> _Source document_:

A higher education student is someone who is enrolled in a higher education course offered by an Australian university either within Australia, at an overseas campus, or externally.
In the higher education data, citizenship and residence status are used to determine whether the student is considered to be an ‘international’ student or a ‘domestic’ student. Domestic students include those students who are Australian citizens, New Zealand citizens, and students with permanent resident status. International students are basically the remainder (e.g. students with a temporary entry permit, diplomats or dependants of diplomats from countries other than New Zealand).
The group of international students can be further split into those who are residing in Australia while studying (66 per cent in 2002) and those residing overseas (34 per cent). The majority of international students residing overseas are enrolled in Australian offshore campuses, with the remainder enrolled as external students of campuses within Australia.
The Australian Government holds the view that the availability of quality education for Australian students must be a top priority. For this reason there are guidelines for fee-paying overseas students enrolled in courses provided by higher education institutions and funded by the Australian Government. These guidelines ensure that institutions can only accept fee-paying overseas students as long as these students do not displace or in any way disadvantage local students. Institutions are also required to charge overseas students fees at a level sufficient to recover the full costs, including capital costs, of delivering their tuition so that funding provided to institutions for the education of Australian students is not diverted to the provision of services for overseas students.
The provision of education and training services to overseas students in Australia is regulated by the Commonwealth Department of Education, Science and Training (DEST) through the Education Services for Overseas Students (ESOS) Act and associated legislation.
The attached tables provide a summary of the main differences in counts and rates across the three groups of students. As outlined above, international students have been split into those who were residing in Australia at the time of their study and those residing overseas. Domestic students are grouped together, regardless of where they were residing. The main points are set out below.
Sex (Table 2)
Females make up a smaller proportion of international students than domestic students. This was the same for 1997 and 2002. While the number of male and female international students grew at a very similar rate over the five- year period, the rate of increase in numbers of male domestic students was less than half that of female domestic students.
The distribution by sex is much more complex when looked at by level of course. The disparity between the numbers of male and female international students is greatest at the postgraduate level. In 2002, for example, for postgraduate research courses only 39 per cent of international students residing in Australia and 37 per cent of international students residing overseas were female (compared with 50 per cent for domestic students). Female international students were, on the other hand, more likely to be enrolled in undergraduate courses.
The distribution of both sexes across level of course is becoming less like the domestic student distribution – with, as discussed later, higher proportions of international students enrolled at the postgraduate by coursework level and less at the undergraduate level in 2002 than in 1997.
Age (Table 3)
International students residing in Australia are, on average, younger than domestic students, while international students residing overseas are, on average, older. The average age difference between the two groups of international students is quite marked – and exists across all levels of course. The average age of students did not appear to change from 1997 to 2002.
Level of course (Tables 4 and 5)

> _Material provided_:
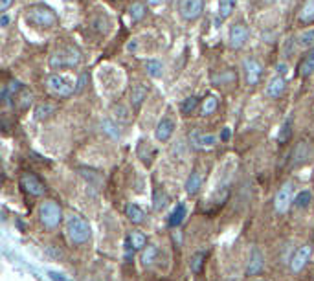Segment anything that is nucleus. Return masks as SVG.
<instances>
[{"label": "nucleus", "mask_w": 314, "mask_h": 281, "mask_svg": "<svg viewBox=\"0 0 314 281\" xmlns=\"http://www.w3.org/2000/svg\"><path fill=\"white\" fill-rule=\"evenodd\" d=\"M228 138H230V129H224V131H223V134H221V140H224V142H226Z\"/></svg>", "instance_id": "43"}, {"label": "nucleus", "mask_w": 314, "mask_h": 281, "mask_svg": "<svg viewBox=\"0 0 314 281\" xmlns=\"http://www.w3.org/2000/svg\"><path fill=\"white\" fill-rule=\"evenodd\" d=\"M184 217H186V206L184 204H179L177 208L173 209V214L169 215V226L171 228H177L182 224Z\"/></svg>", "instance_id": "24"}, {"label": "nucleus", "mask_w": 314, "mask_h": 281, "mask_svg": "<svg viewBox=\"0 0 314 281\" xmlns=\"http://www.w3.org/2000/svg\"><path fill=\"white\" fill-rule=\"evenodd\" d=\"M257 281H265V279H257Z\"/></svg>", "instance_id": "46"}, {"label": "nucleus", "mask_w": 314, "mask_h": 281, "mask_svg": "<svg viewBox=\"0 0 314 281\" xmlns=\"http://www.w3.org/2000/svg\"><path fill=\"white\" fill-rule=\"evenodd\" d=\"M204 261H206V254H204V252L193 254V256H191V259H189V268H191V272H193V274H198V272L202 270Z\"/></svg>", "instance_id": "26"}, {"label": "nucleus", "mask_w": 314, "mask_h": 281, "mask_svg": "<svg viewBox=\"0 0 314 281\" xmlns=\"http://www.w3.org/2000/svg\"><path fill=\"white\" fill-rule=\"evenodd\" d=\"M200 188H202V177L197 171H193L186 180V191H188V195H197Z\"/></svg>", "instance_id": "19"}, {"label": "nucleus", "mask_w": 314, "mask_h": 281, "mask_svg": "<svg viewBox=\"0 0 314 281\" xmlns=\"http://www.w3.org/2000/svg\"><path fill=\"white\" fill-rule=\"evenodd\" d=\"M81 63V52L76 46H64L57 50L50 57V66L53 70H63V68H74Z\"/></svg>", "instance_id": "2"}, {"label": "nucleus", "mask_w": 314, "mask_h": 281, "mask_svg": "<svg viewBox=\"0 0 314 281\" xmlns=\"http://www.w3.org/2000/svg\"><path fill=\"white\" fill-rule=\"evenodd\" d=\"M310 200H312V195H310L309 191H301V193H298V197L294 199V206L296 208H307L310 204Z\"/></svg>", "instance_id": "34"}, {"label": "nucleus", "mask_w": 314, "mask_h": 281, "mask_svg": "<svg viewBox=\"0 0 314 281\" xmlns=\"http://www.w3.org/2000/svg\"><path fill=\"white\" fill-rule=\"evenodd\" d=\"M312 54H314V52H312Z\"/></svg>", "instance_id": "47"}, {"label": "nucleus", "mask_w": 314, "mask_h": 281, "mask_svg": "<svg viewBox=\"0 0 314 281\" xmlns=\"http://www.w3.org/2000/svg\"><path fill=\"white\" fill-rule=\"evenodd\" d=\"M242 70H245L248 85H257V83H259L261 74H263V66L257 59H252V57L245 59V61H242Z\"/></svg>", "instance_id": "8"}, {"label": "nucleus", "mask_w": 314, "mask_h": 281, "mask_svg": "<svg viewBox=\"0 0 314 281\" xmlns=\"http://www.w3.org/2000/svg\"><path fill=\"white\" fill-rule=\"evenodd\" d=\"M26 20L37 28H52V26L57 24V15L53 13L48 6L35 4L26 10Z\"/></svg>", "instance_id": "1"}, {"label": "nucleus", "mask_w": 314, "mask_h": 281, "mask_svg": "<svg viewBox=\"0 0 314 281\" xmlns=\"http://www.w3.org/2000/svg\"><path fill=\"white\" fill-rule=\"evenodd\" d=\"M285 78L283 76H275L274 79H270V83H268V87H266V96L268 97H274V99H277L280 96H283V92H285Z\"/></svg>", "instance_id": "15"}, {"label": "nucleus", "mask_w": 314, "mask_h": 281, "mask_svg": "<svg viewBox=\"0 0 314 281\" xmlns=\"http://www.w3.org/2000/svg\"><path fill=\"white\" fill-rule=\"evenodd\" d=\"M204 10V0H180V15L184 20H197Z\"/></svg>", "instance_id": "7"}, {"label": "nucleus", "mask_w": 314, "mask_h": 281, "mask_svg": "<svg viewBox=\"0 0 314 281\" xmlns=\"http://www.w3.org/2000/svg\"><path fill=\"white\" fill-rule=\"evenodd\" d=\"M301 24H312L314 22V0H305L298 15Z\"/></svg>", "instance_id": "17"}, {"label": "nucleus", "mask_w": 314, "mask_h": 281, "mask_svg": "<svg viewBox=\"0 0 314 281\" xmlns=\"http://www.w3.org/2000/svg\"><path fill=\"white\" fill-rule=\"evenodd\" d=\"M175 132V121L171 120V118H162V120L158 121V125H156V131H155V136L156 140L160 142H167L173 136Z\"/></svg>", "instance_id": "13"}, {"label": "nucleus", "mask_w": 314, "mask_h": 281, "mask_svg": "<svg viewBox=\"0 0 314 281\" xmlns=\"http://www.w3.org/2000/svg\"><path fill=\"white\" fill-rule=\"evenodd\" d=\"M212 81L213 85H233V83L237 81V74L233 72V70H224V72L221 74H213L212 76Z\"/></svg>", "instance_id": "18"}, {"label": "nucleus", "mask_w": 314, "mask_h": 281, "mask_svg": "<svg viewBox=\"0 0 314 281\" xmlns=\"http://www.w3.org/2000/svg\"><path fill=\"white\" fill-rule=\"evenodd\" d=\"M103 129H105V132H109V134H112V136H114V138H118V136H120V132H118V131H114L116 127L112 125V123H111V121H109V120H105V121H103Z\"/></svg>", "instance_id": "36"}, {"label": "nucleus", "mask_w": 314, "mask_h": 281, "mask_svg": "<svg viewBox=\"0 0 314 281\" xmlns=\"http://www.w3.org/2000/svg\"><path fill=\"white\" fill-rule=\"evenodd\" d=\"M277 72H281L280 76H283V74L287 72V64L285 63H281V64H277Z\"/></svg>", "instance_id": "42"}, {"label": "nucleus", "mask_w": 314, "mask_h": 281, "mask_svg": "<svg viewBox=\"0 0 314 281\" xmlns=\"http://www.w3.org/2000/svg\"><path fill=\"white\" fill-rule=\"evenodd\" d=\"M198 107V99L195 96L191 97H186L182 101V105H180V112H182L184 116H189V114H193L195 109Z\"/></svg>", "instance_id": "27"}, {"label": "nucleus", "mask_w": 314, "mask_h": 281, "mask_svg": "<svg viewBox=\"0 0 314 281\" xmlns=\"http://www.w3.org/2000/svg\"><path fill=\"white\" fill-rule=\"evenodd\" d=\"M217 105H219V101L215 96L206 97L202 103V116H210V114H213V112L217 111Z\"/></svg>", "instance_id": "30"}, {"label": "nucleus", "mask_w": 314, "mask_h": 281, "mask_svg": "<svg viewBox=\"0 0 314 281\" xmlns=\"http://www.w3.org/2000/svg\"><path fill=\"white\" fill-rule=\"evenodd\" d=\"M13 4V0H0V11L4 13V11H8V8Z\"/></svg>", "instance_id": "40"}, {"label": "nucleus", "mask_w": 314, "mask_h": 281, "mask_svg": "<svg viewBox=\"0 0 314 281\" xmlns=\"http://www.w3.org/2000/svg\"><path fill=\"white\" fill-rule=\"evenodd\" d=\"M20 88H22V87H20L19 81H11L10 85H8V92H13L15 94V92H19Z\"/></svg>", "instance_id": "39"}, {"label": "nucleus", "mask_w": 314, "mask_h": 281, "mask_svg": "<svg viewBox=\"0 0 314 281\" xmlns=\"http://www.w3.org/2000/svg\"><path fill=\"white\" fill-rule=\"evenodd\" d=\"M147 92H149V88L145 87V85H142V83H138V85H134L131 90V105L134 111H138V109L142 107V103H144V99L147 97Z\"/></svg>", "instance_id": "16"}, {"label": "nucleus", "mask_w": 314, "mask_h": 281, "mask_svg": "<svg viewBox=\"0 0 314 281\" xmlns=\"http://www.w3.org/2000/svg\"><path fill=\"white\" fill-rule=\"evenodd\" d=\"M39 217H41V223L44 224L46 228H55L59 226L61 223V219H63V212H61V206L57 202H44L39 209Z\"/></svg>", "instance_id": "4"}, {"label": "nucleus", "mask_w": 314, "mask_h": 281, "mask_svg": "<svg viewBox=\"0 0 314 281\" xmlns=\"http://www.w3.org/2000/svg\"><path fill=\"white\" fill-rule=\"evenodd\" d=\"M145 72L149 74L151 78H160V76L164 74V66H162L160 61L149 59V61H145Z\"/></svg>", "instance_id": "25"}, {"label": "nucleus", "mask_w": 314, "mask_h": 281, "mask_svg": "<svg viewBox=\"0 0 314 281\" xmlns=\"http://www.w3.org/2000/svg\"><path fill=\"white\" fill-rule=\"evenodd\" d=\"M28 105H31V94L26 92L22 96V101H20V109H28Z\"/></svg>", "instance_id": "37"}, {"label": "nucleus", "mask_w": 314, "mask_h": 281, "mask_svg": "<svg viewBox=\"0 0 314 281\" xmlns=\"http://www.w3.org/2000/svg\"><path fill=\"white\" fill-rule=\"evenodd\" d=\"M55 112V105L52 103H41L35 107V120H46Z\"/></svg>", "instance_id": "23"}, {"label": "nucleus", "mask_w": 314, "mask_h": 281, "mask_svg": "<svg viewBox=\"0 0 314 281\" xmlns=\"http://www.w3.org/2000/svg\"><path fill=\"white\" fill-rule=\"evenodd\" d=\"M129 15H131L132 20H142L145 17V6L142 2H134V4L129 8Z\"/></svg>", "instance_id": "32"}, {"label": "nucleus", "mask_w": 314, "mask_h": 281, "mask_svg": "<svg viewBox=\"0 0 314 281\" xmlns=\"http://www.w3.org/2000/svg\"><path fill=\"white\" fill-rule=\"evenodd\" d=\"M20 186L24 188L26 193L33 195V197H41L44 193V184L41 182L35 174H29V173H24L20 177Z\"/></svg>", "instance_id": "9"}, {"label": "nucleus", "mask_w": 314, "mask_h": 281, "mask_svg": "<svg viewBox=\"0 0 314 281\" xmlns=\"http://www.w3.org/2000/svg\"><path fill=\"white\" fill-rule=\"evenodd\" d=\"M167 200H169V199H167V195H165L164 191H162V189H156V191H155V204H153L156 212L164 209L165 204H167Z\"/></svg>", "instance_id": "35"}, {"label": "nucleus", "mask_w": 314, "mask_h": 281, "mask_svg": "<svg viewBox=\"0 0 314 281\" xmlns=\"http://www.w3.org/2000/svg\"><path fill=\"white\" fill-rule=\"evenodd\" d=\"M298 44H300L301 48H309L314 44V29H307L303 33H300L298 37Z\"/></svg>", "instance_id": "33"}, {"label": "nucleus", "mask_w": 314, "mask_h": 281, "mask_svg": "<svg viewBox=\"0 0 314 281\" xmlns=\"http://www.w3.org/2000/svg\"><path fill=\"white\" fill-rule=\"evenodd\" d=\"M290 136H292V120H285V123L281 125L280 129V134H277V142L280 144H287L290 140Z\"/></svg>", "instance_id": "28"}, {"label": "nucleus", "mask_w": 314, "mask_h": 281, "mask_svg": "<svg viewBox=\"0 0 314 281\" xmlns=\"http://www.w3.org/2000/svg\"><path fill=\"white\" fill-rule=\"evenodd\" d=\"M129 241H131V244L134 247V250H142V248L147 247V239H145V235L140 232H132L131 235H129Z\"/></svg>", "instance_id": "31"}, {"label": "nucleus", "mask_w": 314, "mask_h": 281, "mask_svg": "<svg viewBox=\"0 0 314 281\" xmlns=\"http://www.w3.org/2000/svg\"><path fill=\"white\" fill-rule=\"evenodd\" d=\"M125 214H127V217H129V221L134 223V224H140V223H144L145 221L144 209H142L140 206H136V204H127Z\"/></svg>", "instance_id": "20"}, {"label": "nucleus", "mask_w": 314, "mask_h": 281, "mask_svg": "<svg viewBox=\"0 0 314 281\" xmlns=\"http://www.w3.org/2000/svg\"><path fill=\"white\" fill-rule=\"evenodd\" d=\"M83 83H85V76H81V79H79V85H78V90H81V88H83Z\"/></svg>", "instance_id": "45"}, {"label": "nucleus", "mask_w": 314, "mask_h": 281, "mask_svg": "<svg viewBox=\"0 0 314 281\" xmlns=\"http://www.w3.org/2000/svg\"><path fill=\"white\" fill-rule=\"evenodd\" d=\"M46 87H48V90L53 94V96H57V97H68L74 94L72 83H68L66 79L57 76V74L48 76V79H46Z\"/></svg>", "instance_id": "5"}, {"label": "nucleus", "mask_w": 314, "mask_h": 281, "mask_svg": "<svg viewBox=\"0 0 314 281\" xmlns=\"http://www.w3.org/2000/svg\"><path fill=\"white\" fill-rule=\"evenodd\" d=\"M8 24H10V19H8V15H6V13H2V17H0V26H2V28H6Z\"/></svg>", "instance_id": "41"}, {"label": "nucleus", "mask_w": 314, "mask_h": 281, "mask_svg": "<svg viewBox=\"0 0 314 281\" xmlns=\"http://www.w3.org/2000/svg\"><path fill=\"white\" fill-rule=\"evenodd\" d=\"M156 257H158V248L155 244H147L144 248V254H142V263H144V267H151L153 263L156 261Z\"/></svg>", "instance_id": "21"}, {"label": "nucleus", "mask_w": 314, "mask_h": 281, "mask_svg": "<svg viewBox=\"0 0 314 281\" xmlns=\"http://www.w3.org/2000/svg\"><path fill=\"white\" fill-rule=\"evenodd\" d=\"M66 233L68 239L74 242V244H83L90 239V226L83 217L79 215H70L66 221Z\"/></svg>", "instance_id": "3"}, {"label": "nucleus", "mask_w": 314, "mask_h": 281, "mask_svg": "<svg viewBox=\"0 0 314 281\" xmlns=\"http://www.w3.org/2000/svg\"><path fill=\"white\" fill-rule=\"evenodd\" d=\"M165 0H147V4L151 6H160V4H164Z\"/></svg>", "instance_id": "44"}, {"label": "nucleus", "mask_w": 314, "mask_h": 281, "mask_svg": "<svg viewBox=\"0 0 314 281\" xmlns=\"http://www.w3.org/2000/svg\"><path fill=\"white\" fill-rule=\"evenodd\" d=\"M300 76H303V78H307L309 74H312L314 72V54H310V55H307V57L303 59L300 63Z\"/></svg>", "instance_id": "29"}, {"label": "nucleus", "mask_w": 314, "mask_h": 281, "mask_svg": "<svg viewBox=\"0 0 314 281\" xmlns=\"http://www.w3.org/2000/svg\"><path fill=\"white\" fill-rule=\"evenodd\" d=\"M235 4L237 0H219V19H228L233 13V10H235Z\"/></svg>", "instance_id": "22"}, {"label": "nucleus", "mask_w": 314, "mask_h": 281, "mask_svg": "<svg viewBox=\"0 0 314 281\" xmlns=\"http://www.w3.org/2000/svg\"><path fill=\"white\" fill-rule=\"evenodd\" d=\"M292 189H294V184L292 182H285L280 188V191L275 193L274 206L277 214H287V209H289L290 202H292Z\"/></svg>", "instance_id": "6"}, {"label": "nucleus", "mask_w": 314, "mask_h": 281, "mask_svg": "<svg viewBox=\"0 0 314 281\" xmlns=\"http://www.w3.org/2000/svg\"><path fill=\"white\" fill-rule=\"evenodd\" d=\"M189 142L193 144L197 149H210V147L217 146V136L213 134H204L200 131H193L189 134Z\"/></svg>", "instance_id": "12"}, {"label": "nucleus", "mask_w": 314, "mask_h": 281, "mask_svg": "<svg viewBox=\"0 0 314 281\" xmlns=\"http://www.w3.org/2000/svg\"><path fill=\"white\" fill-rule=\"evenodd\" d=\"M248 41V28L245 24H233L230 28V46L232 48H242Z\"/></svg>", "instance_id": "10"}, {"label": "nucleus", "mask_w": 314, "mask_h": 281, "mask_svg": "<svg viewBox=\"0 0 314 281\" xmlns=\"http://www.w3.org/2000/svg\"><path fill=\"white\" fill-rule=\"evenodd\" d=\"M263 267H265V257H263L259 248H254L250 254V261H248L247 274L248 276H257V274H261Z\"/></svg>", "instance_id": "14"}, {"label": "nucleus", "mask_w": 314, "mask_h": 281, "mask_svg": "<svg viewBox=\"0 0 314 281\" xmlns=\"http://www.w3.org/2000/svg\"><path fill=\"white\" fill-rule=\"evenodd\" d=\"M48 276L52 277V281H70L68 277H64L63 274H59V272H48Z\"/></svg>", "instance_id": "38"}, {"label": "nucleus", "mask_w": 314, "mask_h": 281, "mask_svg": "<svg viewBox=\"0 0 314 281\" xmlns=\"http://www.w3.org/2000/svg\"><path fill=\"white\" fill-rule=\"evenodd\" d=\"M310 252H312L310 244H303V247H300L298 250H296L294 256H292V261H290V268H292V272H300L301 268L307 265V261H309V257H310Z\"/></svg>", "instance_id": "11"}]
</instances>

...

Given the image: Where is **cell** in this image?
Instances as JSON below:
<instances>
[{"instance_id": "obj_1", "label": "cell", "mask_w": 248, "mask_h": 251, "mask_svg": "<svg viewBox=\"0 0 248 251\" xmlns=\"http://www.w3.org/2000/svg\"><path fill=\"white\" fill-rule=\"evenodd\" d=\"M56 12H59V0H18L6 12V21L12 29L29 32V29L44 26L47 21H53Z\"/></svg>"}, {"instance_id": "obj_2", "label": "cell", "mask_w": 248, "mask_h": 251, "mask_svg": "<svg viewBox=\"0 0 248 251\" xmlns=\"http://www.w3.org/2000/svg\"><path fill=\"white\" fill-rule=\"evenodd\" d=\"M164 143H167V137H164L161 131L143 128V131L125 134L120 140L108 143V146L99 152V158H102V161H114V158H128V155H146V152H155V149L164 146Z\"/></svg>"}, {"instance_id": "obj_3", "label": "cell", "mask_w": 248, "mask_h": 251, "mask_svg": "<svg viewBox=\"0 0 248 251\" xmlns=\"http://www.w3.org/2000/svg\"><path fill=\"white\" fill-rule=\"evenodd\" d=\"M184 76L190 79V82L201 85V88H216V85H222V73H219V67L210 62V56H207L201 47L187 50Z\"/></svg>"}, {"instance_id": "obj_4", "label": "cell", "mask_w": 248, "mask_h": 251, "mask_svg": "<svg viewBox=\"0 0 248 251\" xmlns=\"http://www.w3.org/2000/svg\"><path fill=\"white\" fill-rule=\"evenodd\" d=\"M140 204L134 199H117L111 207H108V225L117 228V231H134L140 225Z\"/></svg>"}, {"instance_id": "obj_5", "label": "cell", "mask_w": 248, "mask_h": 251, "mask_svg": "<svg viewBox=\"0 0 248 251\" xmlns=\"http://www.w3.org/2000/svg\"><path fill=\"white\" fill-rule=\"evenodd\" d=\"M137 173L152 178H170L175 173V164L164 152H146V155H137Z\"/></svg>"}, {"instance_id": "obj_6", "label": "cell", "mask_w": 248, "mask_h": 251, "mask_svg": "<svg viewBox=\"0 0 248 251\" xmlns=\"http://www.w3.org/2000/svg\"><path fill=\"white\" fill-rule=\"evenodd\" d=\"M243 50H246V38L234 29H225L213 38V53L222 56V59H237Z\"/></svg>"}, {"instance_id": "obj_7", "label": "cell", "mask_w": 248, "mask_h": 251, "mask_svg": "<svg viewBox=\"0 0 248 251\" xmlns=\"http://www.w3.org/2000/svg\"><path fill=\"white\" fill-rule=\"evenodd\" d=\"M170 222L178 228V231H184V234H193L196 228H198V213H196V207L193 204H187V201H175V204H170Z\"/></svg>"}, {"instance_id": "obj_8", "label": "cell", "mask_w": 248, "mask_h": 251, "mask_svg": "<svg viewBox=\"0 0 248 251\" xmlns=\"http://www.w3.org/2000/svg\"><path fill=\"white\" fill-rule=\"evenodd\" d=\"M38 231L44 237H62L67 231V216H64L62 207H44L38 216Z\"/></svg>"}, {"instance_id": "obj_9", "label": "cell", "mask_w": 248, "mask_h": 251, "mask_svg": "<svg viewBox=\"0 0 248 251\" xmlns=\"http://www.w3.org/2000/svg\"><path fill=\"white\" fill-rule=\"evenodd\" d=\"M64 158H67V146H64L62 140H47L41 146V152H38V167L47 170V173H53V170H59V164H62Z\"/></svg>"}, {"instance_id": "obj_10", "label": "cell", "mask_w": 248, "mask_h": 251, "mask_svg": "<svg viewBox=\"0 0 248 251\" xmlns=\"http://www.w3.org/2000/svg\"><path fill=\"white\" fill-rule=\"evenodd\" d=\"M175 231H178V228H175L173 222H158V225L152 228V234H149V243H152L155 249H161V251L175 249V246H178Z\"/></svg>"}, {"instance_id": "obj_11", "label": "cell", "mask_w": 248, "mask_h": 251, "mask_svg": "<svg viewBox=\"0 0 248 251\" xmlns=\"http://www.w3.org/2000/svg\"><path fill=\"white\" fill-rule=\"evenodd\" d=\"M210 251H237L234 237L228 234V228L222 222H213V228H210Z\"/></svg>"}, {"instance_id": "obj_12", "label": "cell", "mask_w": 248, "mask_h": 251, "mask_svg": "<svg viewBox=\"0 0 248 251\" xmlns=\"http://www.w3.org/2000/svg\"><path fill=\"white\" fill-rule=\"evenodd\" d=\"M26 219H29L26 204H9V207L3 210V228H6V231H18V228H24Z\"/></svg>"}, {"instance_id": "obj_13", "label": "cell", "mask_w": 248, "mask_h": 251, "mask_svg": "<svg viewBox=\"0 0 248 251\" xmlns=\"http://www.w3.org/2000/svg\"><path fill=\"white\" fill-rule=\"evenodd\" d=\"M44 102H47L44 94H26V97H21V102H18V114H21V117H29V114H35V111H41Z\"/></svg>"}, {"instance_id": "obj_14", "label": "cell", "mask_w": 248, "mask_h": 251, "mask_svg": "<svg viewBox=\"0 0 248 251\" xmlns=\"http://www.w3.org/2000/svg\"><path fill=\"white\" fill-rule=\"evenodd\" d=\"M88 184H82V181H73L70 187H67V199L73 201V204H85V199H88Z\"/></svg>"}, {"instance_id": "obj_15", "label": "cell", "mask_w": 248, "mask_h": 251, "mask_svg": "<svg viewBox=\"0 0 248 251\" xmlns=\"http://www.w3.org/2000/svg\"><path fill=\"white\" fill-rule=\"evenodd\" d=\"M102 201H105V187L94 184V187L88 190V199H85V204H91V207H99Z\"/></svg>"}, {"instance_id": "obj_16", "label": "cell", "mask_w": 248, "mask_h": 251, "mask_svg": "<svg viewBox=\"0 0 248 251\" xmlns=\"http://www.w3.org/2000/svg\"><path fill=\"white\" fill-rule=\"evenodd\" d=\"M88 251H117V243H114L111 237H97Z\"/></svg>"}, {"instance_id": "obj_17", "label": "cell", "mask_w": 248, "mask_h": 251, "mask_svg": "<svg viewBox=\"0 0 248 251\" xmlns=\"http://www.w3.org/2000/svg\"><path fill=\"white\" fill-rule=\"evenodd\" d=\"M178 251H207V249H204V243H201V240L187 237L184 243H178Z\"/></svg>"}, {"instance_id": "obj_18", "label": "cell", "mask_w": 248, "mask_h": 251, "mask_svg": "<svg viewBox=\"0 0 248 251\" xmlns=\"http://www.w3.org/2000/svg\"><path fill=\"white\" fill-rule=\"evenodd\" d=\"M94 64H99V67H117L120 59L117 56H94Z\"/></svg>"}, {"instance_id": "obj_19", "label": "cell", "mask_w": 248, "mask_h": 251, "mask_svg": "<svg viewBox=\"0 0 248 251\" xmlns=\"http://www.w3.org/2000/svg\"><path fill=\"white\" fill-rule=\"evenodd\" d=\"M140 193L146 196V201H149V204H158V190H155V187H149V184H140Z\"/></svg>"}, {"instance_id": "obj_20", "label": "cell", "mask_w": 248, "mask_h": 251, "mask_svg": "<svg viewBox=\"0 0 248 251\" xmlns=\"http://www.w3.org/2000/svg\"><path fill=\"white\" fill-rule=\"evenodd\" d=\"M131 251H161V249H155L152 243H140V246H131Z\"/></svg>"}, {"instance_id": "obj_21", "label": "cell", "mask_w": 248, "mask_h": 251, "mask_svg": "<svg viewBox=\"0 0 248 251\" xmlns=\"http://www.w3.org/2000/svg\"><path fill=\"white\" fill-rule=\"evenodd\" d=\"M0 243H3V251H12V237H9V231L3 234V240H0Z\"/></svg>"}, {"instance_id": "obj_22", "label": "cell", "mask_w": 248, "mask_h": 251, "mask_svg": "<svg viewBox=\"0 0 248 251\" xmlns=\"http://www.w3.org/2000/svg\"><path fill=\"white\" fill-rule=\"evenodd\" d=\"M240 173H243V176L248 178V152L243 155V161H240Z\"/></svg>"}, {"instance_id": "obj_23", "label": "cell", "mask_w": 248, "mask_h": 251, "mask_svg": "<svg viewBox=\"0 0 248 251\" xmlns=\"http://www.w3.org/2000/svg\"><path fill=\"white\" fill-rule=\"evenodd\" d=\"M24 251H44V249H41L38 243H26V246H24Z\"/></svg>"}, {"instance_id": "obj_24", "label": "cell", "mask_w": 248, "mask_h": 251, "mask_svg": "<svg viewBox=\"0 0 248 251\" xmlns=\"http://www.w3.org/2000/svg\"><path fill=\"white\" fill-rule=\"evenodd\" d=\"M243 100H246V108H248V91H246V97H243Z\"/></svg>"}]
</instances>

> _Actions to take_:
#1 According to the text on Australian higher education students, what percentage of international students were living in Australia while studying in 2002?
#2 Reproduce the text on Australian higher education students word for word, everything from "The attached tables" down to "set out below.".
The listing is separate material with no connection to the text on Australian higher education students.

> _Answers to the exercise_:
#1 66 per cent.

#2
The attached tables provide a summary of the main differences in counts and rates across the three groups of students. As outlined above, international students have been split into those who were residing in Australia at the time of their study and those residing overseas. Domestic students are grouped together, regardless of where they were residing. The main points are set out below.